» **POLECENIE A**
Jakie zwierzę trzeba było wtedy zarżnąć, aby wydać Doktora Anielskiego czy Bacona, według tekstu strony?

Majestat monasteru z Imienia Róży legnie w gruzach razem z pożarem jego cudownej książnicy. Wilhelm z Baskerville nie boleje nad bezpowrotną utratą bezcennych tomów dlatego, że były tomami, tylko dlatego, że były bezcenne.
Wydanie Doktora Anielskiego czy Bacona wymagało wtedy zarżnięcia wołu, przygotowania pergaminu, atramentów, monotonnej i wymagającej niesamowitego skupienia pracy w skryptorium. Wszystko po to, żeby w świetle dnia albo wątłym blasku świec, z wolna tracąc wzrok, powtarzać dzień po dniu. Na początku było Słowo, a Słowo było u Boga, i Bogiem było Słowo. Teraz książki się nadprodukuje, maszynowo, przy użyciu stosunkowo ekologicznych surowców. I prawie wszystko ma teraz kopię cyfrową…
Wyrzućcie na śmietnik tomik newage’owej grafomani albo kolejny poradnik pewnej podróżniczki-domorosłej-psycholożki i pochwalcie się tym współczesnym miłośnikom słowa pisanego. Marny wasz los. A nowych literackich doznań zacznijcie szukać gdzie indziej.

» **DANE WEJŚCIOWE**
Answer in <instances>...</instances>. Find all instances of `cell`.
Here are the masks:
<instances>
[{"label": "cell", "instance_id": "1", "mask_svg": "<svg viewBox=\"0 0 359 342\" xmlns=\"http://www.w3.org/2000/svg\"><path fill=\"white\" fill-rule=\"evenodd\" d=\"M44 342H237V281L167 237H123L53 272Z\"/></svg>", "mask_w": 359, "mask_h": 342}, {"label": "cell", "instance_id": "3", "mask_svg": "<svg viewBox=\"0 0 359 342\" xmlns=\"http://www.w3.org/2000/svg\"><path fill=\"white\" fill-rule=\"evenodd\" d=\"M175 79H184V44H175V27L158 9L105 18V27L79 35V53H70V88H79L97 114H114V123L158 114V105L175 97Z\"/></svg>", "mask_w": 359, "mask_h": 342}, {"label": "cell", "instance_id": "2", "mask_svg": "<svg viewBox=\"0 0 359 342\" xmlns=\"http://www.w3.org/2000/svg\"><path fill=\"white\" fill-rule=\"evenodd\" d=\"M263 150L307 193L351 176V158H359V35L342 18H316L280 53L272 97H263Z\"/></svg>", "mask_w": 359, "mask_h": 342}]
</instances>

» **POLECENIE B**
Przepisz cały listing zamieszczony wyżej, wiersz po wierszu, bez żadnych zmian.

» **ODPOWIEDŹ A**
Wołu.

» **ODPOWIEDŹ B**
Answer in <instances>...</instances>. Find all instances of `cell`.
Here are the masks:
<instances>
[{"label": "cell", "instance_id": "1", "mask_svg": "<svg viewBox=\"0 0 359 342\" xmlns=\"http://www.w3.org/2000/svg\"><path fill=\"white\" fill-rule=\"evenodd\" d=\"M44 342H237V281L167 237H123L53 272Z\"/></svg>", "mask_w": 359, "mask_h": 342}, {"label": "cell", "instance_id": "3", "mask_svg": "<svg viewBox=\"0 0 359 342\" xmlns=\"http://www.w3.org/2000/svg\"><path fill=\"white\" fill-rule=\"evenodd\" d=\"M175 79H184V44H175V27L158 9L105 18V27L79 35V53H70V88H79L97 114H114V123L158 114V105L175 97Z\"/></svg>", "mask_w": 359, "mask_h": 342}, {"label": "cell", "instance_id": "2", "mask_svg": "<svg viewBox=\"0 0 359 342\" xmlns=\"http://www.w3.org/2000/svg\"><path fill=\"white\" fill-rule=\"evenodd\" d=\"M263 150L307 193L351 176V158H359V35L342 18H316L280 53L272 97H263Z\"/></svg>", "mask_w": 359, "mask_h": 342}]
</instances>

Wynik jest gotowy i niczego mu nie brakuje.